◆ **WHAT YOU NEED TO DO**:
Could you repeat every line below exactly, skipping the images?

◆ **DATA SHOWN**:
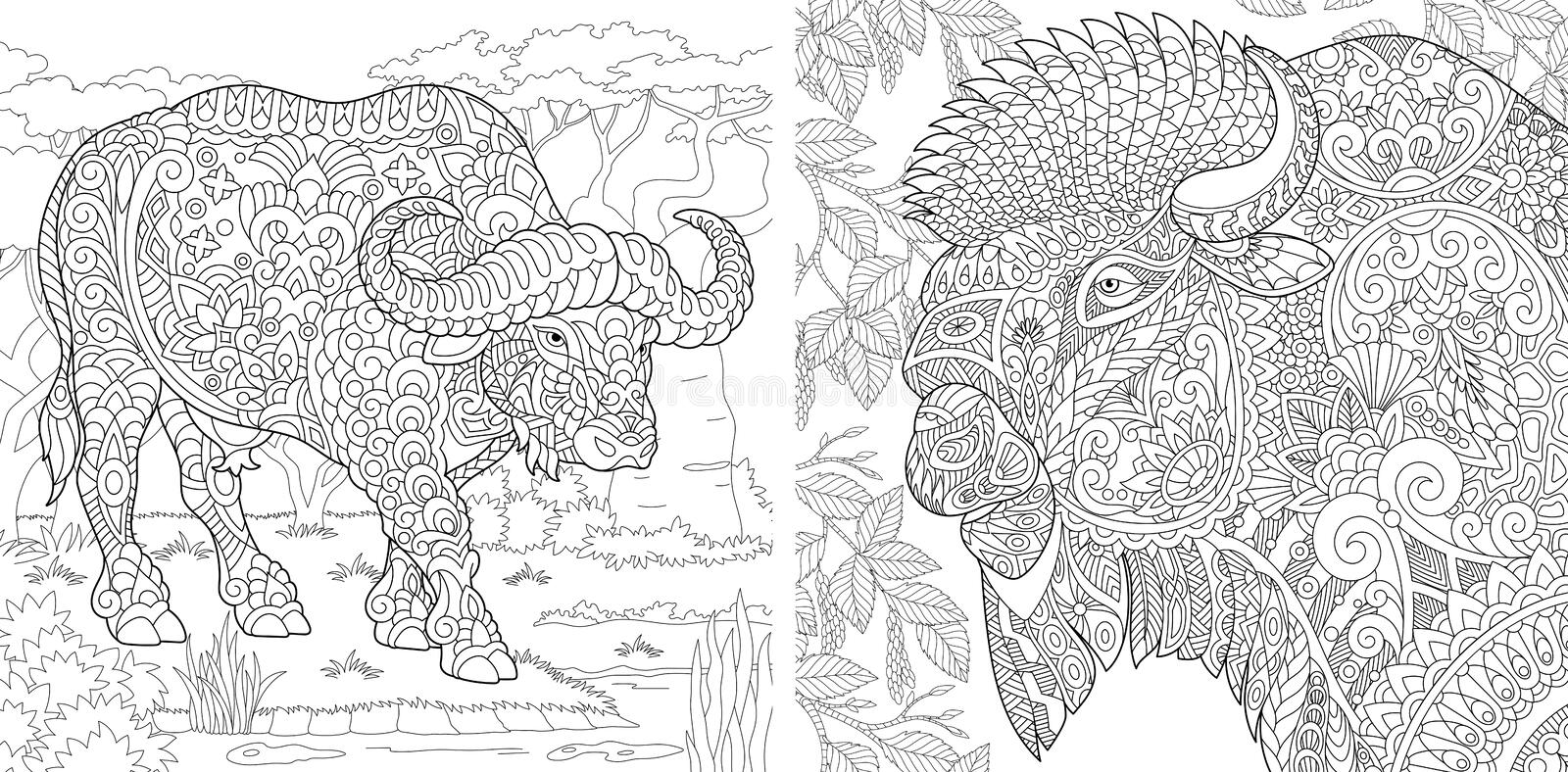 Coloring Pages. Coloring Book for adults. Colouring pictures with buffalo and bison. Antistress freehand sketch drawing with stock images
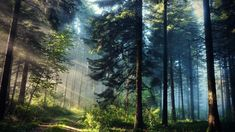Green forest wallpaper, landscape photography of a forest, trees, sun rays • Wallpaper For You HD Wallpaper For Desktop & Mobile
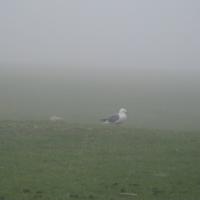 Мир в тумане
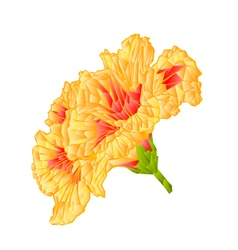 Yellow hibiscus tropical flowers mosaic polygons vector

◆ **SOLVED EXERCISE**:
 Coloring Pages. Coloring Book for adults. Colouring pictures with buffalo and bison. Antistress freehand sketch drawing with stock images
Green forest wallpaper, landscape photography of a forest, trees, sun rays • Wallpaper For You HD Wallpaper For Desktop & Mobile
 Мир в тумане
 Yellow hibiscus tropical flowers mosaic polygons vector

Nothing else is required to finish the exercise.